Copy the listing below word for word, from the first line to the last.

Data for this task =>
.....

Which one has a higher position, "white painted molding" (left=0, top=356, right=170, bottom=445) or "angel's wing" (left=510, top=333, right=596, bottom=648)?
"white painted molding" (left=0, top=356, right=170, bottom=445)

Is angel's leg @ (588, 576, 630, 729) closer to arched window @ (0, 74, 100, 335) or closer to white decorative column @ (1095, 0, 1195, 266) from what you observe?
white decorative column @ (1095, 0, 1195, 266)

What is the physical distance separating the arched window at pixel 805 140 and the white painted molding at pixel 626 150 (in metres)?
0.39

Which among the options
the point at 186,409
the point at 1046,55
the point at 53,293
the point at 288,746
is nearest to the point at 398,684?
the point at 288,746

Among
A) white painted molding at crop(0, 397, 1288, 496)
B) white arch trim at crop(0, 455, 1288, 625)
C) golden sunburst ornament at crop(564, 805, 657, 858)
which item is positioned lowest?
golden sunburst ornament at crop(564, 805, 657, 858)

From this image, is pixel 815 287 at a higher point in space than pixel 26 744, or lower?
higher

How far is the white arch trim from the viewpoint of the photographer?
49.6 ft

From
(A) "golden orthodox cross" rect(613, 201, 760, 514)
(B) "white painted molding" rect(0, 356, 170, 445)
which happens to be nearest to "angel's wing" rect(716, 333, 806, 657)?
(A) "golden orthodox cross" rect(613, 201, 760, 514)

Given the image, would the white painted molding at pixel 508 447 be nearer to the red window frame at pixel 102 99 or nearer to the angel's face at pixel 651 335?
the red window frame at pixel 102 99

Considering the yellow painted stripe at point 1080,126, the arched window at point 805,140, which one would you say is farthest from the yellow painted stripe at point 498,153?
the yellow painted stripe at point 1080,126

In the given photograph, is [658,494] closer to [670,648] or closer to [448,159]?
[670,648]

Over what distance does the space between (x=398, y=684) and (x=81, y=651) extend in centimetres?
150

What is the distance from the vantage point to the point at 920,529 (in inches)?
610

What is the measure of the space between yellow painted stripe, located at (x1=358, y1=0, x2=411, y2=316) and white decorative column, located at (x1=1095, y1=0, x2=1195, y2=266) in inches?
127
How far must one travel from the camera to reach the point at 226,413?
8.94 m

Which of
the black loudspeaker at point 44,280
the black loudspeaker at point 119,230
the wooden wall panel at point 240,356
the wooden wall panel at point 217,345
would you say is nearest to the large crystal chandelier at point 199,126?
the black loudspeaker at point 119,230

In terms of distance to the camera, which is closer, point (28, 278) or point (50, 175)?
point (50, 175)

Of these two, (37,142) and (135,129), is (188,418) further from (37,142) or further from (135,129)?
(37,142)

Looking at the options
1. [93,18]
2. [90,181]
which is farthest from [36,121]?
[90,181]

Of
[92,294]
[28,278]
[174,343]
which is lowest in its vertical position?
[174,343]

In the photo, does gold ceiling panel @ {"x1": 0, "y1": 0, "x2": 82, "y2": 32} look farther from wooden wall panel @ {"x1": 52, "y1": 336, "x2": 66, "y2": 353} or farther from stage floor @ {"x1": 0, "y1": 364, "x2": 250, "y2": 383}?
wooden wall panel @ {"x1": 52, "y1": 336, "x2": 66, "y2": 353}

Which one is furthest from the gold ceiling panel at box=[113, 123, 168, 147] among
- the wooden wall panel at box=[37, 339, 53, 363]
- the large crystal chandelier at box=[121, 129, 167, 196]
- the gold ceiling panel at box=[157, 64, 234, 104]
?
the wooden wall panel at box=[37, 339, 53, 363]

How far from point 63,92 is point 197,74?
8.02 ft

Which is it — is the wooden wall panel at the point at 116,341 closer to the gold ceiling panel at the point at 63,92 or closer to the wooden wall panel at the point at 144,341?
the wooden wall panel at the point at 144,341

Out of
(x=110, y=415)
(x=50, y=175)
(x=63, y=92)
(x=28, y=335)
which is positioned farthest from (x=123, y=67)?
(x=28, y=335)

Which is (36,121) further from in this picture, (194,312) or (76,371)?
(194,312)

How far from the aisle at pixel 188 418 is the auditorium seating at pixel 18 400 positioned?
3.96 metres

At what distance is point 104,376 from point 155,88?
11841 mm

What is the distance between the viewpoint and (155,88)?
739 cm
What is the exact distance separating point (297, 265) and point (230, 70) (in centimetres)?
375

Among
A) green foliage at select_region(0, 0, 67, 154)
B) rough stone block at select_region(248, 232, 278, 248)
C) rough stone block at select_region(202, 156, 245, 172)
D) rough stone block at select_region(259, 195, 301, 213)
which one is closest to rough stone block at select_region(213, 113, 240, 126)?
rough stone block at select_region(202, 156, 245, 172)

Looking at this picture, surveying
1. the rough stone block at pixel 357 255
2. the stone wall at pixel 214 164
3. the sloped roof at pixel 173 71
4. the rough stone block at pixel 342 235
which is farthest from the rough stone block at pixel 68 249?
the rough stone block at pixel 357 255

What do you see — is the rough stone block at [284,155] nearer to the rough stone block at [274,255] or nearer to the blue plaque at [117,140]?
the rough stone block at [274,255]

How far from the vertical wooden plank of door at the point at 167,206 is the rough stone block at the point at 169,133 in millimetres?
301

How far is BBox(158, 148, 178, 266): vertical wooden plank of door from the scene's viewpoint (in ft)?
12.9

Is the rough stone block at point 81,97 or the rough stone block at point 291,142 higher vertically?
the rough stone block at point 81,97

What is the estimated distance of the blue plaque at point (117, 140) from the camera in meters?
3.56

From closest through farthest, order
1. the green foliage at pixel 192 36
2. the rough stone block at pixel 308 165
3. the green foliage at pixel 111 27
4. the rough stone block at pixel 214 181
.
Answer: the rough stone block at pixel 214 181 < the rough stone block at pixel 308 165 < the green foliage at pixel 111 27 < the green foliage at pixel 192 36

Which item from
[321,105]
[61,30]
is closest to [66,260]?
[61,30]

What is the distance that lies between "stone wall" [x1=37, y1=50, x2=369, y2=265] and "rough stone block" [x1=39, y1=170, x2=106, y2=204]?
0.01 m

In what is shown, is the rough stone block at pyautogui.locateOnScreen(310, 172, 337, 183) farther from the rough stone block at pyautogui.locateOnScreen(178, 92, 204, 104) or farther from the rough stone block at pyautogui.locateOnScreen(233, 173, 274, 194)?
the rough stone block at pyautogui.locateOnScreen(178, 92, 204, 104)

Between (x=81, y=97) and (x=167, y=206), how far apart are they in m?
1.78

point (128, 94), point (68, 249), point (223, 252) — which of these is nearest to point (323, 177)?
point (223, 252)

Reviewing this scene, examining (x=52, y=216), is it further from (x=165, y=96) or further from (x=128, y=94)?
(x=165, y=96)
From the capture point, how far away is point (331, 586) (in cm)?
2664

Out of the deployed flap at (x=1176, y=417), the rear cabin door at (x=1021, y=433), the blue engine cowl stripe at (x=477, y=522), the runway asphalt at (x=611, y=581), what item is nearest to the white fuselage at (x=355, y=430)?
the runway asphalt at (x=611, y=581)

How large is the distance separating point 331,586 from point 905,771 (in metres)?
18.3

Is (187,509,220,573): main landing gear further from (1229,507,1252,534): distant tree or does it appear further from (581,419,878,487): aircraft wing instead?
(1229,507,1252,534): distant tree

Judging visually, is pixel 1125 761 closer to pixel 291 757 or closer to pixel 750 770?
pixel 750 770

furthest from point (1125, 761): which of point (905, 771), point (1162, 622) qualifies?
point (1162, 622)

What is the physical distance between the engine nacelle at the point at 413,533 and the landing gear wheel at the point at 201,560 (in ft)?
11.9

.....

Final result =>
Which one has a higher position, "white painted molding" (left=0, top=356, right=170, bottom=445) or "angel's wing" (left=510, top=333, right=596, bottom=648)?
"white painted molding" (left=0, top=356, right=170, bottom=445)

Is angel's leg @ (588, 576, 630, 729) closer to arched window @ (0, 74, 100, 335) or closer to white decorative column @ (1095, 0, 1195, 266) from what you observe?
white decorative column @ (1095, 0, 1195, 266)

What is the physical distance separating the arched window at pixel 805 140 and the white painted molding at pixel 626 150 (in metres)?
0.39

Which among the options
the point at 186,409
the point at 1046,55
the point at 53,293
the point at 288,746
is nearest to the point at 398,684?
the point at 288,746

Among
A) white painted molding at crop(0, 397, 1288, 496)
B) white arch trim at crop(0, 455, 1288, 625)
C) golden sunburst ornament at crop(564, 805, 657, 858)
which item is positioned lowest?
golden sunburst ornament at crop(564, 805, 657, 858)

From this image, is pixel 815 287 at a higher point in space than pixel 26 744, or lower?
higher

How far is the white arch trim from the viewpoint of the photographer?
49.6 ft

From
(A) "golden orthodox cross" rect(613, 201, 760, 514)
(B) "white painted molding" rect(0, 356, 170, 445)
which happens to be nearest to "angel's wing" rect(716, 333, 806, 657)?
(A) "golden orthodox cross" rect(613, 201, 760, 514)

Given the image, would the white painted molding at pixel 508 447 be nearer to the red window frame at pixel 102 99 or nearer to the angel's face at pixel 651 335?
the red window frame at pixel 102 99

Considering the yellow painted stripe at point 1080,126, the arched window at point 805,140, which one would you say is farthest from the yellow painted stripe at point 498,153?
the yellow painted stripe at point 1080,126

In the given photograph, is [658,494] closer to [670,648] or closer to [448,159]?
[670,648]

Over what distance does the space between (x=398, y=684) and (x=81, y=651) extend in centimetres?
150

What is the distance from the vantage point to the point at 920,529 (in inches)?
610

What is the measure of the space between yellow painted stripe, located at (x1=358, y1=0, x2=411, y2=316) and white decorative column, located at (x1=1095, y1=0, x2=1195, y2=266) in inches?
127
How far must one travel from the camera to reach the point at 226,413?
8.94 m

Which of
the black loudspeaker at point 44,280
the black loudspeaker at point 119,230
the wooden wall panel at point 240,356
the wooden wall panel at point 217,345
would you say is nearest to the large crystal chandelier at point 199,126?
the black loudspeaker at point 119,230

In terms of distance to the camera, which is closer, point (28, 278) or point (50, 175)?
point (50, 175)

Of these two, (37,142) and (135,129), is (188,418) further from (37,142) or further from (135,129)?
(37,142)

Looking at the options
1. [93,18]
2. [90,181]
which is farthest from [36,121]?
[90,181]

Of
[92,294]
[28,278]
[174,343]
which is lowest in its vertical position?
[174,343]

In the photo, does gold ceiling panel @ {"x1": 0, "y1": 0, "x2": 82, "y2": 32} look farther from wooden wall panel @ {"x1": 52, "y1": 336, "x2": 66, "y2": 353} or farther from stage floor @ {"x1": 0, "y1": 364, "x2": 250, "y2": 383}?
wooden wall panel @ {"x1": 52, "y1": 336, "x2": 66, "y2": 353}

Which one is furthest from the gold ceiling panel at box=[113, 123, 168, 147] among
- the wooden wall panel at box=[37, 339, 53, 363]
- the large crystal chandelier at box=[121, 129, 167, 196]
- the gold ceiling panel at box=[157, 64, 234, 104]
?
the wooden wall panel at box=[37, 339, 53, 363]

How far from point 63,92 is point 197,74?
8.02 ft

Which is it — is the wooden wall panel at the point at 116,341 closer to the gold ceiling panel at the point at 63,92 or closer to the wooden wall panel at the point at 144,341?
the wooden wall panel at the point at 144,341

Out of
(x=110, y=415)
(x=50, y=175)
(x=63, y=92)
(x=28, y=335)
which is positioned farthest from (x=123, y=67)?
(x=28, y=335)

Which is (36,121) further from in this picture, (194,312) or (76,371)?
(194,312)

How far from the aisle at pixel 188 418 is the auditorium seating at pixel 18 400 positioned?
3.96 metres

At what distance is point 104,376 from point 155,88?
11841 mm

What is the distance between the viewpoint and (155,88)?
739 cm
What is the exact distance separating point (297, 265) and point (230, 70) (in centimetres)?
375

Among
A) green foliage at select_region(0, 0, 67, 154)
B) rough stone block at select_region(248, 232, 278, 248)
C) rough stone block at select_region(202, 156, 245, 172)
D) rough stone block at select_region(259, 195, 301, 213)
which one is closest to rough stone block at select_region(213, 113, 240, 126)?
rough stone block at select_region(202, 156, 245, 172)

Looking at this picture, surveying
1. the rough stone block at pixel 357 255
2. the stone wall at pixel 214 164
3. the sloped roof at pixel 173 71
4. the rough stone block at pixel 342 235
which is farthest from the rough stone block at pixel 68 249?
the rough stone block at pixel 357 255

What do you see — is the rough stone block at [284,155] nearer to the rough stone block at [274,255] or nearer to the blue plaque at [117,140]?
the rough stone block at [274,255]

How far from the vertical wooden plank of door at the point at 167,206 is the rough stone block at the point at 169,133 in millimetres?
301

How far is BBox(158, 148, 178, 266): vertical wooden plank of door from the scene's viewpoint (in ft)?
12.9

Is the rough stone block at point 81,97 or the rough stone block at point 291,142 higher vertically?
the rough stone block at point 81,97

What is the estimated distance of the blue plaque at point (117, 140) from the camera in meters?
3.56

From closest through farthest, order
1. the green foliage at pixel 192 36
2. the rough stone block at pixel 308 165
3. the green foliage at pixel 111 27
4. the rough stone block at pixel 214 181
.
Answer: the rough stone block at pixel 214 181 < the rough stone block at pixel 308 165 < the green foliage at pixel 111 27 < the green foliage at pixel 192 36

Which item from
[321,105]
[61,30]
is closest to [66,260]?
[61,30]

What is the distance that lies between "stone wall" [x1=37, y1=50, x2=369, y2=265] and "rough stone block" [x1=39, y1=170, x2=106, y2=204]?
0.01 m

In what is shown, is the rough stone block at pyautogui.locateOnScreen(310, 172, 337, 183) farther from the rough stone block at pyautogui.locateOnScreen(178, 92, 204, 104) or farther from the rough stone block at pyautogui.locateOnScreen(233, 173, 274, 194)?
the rough stone block at pyautogui.locateOnScreen(178, 92, 204, 104)

Between (x=81, y=97) and (x=167, y=206), how far apart are they in m?
1.78

point (128, 94), point (68, 249), point (223, 252) — which of these is nearest to point (323, 177)?
point (223, 252)

Reviewing this scene, examining (x=52, y=216), is it further from (x=165, y=96) or further from (x=128, y=94)?
(x=165, y=96)
From the capture point, how far away is point (331, 586) (in cm)?
2664

Out of the deployed flap at (x=1176, y=417), the rear cabin door at (x=1021, y=433), the blue engine cowl stripe at (x=477, y=522), the runway asphalt at (x=611, y=581), what item is nearest to the white fuselage at (x=355, y=430)?
the runway asphalt at (x=611, y=581)

How large is the distance separating point 331,586 from point 905,771 (in metres)?
18.3

Is (187,509,220,573): main landing gear further from (1229,507,1252,534): distant tree or does it appear further from (581,419,878,487): aircraft wing instead?
(1229,507,1252,534): distant tree

Judging visually, is pixel 1125 761 closer to pixel 291 757 or closer to pixel 750 770?
pixel 750 770

furthest from point (1125, 761): which of point (905, 771), point (1162, 622) qualifies?
point (1162, 622)

What is the physical distance between the engine nacelle at the point at 413,533 and the landing gear wheel at the point at 201,560 (in ft)?
11.9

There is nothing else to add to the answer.